** Instruction 1 **
In the blog post about a first visit to America, why wasn't the leftover breakfast packed?

** Selected extract **
──────

Tuesday, August 3, 2010

Just Musing

My Visit To America (March 2010)

A first visit to America will leave impressions. My recent two week’s in New York, Washington and a bit of the middle US states surely had some impact, which is as follows:

Big America: Unlike Europe or even south-east Asia, America is about size. It is all very big, except perhaps the cash-strapped Delta and Continental planes in the domestic circuit, with little leg or head space and hardly any in-flight service worth a mention, except some orange or tomato juice.

Yet, there are no skyscrapers like in Manhattan or Times Square, airports are sprawling whether Detroit or Houston, the museums and memorials are grand in Washington, Texas and Oklahoma are about big cars, roads, stores, schools and homes.

The groceries and Walmart approximate warehouses. The variety is immense, the deals very good and the quality top class, even if a bit of the items are imported from China and some India.

Such a range is not available back home.

The food portions are inexpensive and quite liberal, perhaps in keeping with the general girth of the average American. Maybe, there is a contributory factor of cheap food in making many Americans more than just healthy.

In India, food portions are small, getting smaller and highly priced, even compared to food courts in south east Asian countries such as Malaysia, Singapore, Thailand.

But, all of this is puny compared to an American repast. A six dollar breakfast comprised sausages, toast, pancakes, eggs, juice, coffee with add on butter, honey syrup and jam.

It was perhaps one rare occasion when I couldn’t finish a meal I paid for.

I didn’t ask for the food to be packed as there is an extra charge. This was unusual.

Security: The 9/11 fear factor plays out at the airports almost a decade later, even as the long queues reminds one of some of the chaos of regular Indian life. They strip you to the bare minimum, leaving nothing to chance.

It is just shirt and pants and they won’t let you through if the metal detector beeps, passing under the machine any number of times.

Belts, wallets, shoes have to be taken off, gadgets, laptops and jackets put in separate holds. There are plenty of screaming instructions.

I tried to smuggle in water in the hand bag. They threw it away and put the luggage in line again.

This is a process that has been applied to visiting Indian ministers and dignitaries as well, much to their chagrin.

The only silver lining about all of this is that there is hardly any physical frisking as in India. People have issues with this at times.

──────

Entries from a data collection:
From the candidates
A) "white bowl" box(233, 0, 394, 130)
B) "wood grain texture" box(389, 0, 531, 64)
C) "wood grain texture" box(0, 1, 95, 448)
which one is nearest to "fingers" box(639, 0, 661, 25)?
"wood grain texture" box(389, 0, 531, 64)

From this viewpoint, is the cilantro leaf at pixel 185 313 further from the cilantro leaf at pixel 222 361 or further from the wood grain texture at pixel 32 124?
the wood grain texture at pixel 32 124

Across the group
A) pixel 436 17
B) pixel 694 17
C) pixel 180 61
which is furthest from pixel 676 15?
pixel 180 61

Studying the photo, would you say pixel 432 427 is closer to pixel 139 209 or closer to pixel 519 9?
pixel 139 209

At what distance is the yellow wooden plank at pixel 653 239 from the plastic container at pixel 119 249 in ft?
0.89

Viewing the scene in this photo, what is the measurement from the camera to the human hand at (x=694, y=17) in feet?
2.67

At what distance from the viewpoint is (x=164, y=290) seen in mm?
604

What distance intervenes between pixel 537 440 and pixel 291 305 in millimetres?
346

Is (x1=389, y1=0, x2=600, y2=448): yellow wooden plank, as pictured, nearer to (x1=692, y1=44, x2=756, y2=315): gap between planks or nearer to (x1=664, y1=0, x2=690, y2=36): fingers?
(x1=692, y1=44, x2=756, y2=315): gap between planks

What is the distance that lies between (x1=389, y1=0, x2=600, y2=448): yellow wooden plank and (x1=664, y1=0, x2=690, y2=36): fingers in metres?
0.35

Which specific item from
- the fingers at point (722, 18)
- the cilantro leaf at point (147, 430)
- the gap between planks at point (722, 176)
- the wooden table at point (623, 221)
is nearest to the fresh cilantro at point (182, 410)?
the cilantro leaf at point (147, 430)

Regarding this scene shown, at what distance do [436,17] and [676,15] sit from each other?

──────

** Instruction 2 **
Collect every line in the entries above that contains the string "between".

** Correct output 1 **
Packing the food came with an extra charge.

** Correct output 2 **
What distance intervenes between pixel 537 440 and pixel 291 305 in millimetres?
Is (x1=389, y1=0, x2=600, y2=448): yellow wooden plank, as pictured, nearer to (x1=692, y1=44, x2=756, y2=315): gap between planks or nearer to (x1=664, y1=0, x2=690, y2=36): fingers?
(x1=692, y1=44, x2=756, y2=315): gap between planks
What is the distance that lies between (x1=389, y1=0, x2=600, y2=448): yellow wooden plank and (x1=664, y1=0, x2=690, y2=36): fingers in metres?
- the gap between planks at point (722, 176)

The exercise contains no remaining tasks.